In the wake of last month’s antitrust judgment against the NFL in the Sunday Ticket case (which, if upheld, would be for $14.1 billion), the NFL said the liability would have no direct impact on the salary cap. Recently, Ben Fischer of Sports Business Journal it was reported that several owners considering shifting some financial responsibility on players.

Cowboys owner Jerry Jones, the only person to testify live in court during the trial, said Saturday that the verdict will have an impact on spending limits for individual teams.

Via David Harris of the team’s official website, Jones said he expects “many consequences for the cap”due to a class action lawsuit.

“You have to consider that,” Jones said. “It doesn’t make me mad, but it’s a fact. I think I know better than anyone what the ceiling is going to be in four years.”

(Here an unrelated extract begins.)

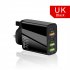 Usb C Wall Charger Block 65w Type C Pd Qc3 0 Fast Charging Adapter For Iphone Ipad Android Tablet black EU Plug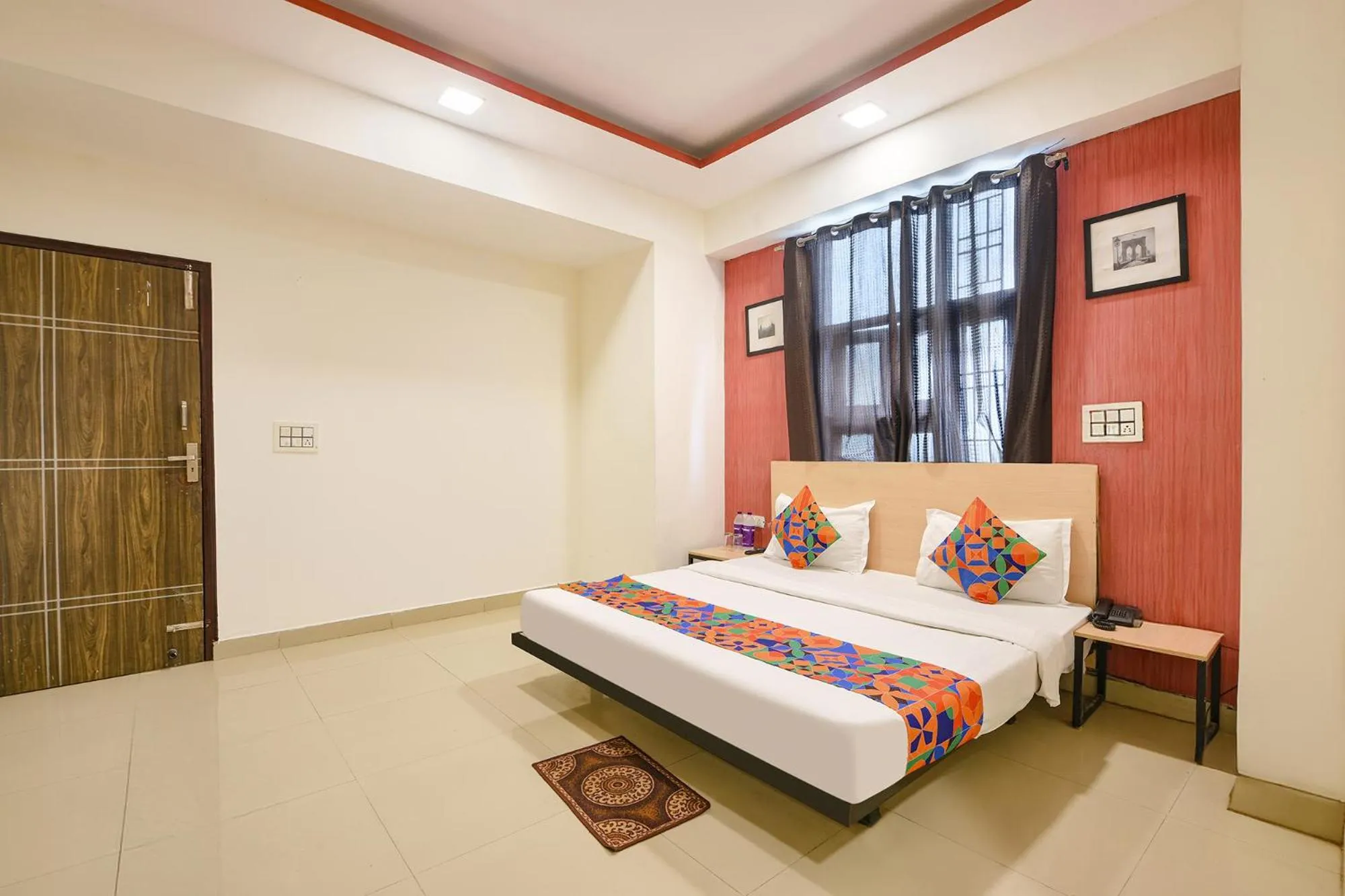 Bed in FabHotel Blue Stone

To what extent the Sunday Ticket verdict potentially affects the cap, it’s impossible to say how much, because the final outcome of the case could still be zero or close to zero. And because the case is set to go all the way to the U.S. Supreme Court (after moving on to the U.S. Court of Appeals for the Ninth Circuit), it could be three or four years before the dispute reaches a final conclusion.

That reality allows Jones’s comments to be interpreted in one very specific, narrow way. If he foresees “a lot of consequences” for the cap, and if he knows what that will be “four years from now,” Jones likely expects the league to start settling the amount owed before it becomes official.

The union would have to agree, of course. As explained recently, the NFL Players Association could make a number of arguments against Sunday Ticket’s impact on the cap, since the board, not the players, should be the one turning television rights into revenue.

The league’s hammer could come from the NFLPA saying it will disband Sunday Ticket in favor of a model that avoids antitrust issues — and that, in turn, hurts revenue. The NFLPA could call management’s bluff, or it could play ball with the league’s efforts to start taking money from shared revenue and stashing it away for a rainy day that could turn out to be a monsoon.

That’s really the potential message hidden in Jones’s comments. The NFL could have decided to start planning for the $14.1 billion payout not by telling teams to start figuring out how to raise $440 million each once the appeals are exhausted, but by creating a global fund to pay it all back. Then, if the NFL wins its case, all the money would go back into the cap.

In the meantime, it would continue to be a mess. A significant slowdown in cap growth as more cash is funneled into the Sunday Ticket fund.

Again, the union would have to agree to this approach. The goal would be to convince the owners to do so.

If nothing else, burden-sharing would encourage the NFLPA to support the league’s position that Sunday Ticket did not violate antitrust laws. The problem with siding with the league explicitly is the possibility that the precedent set by the case could theoretically generate rules and reasoning that would negatively impact the players if/when another reason arose to shut down the union and sue the league for antitrust violations committed against its workforce.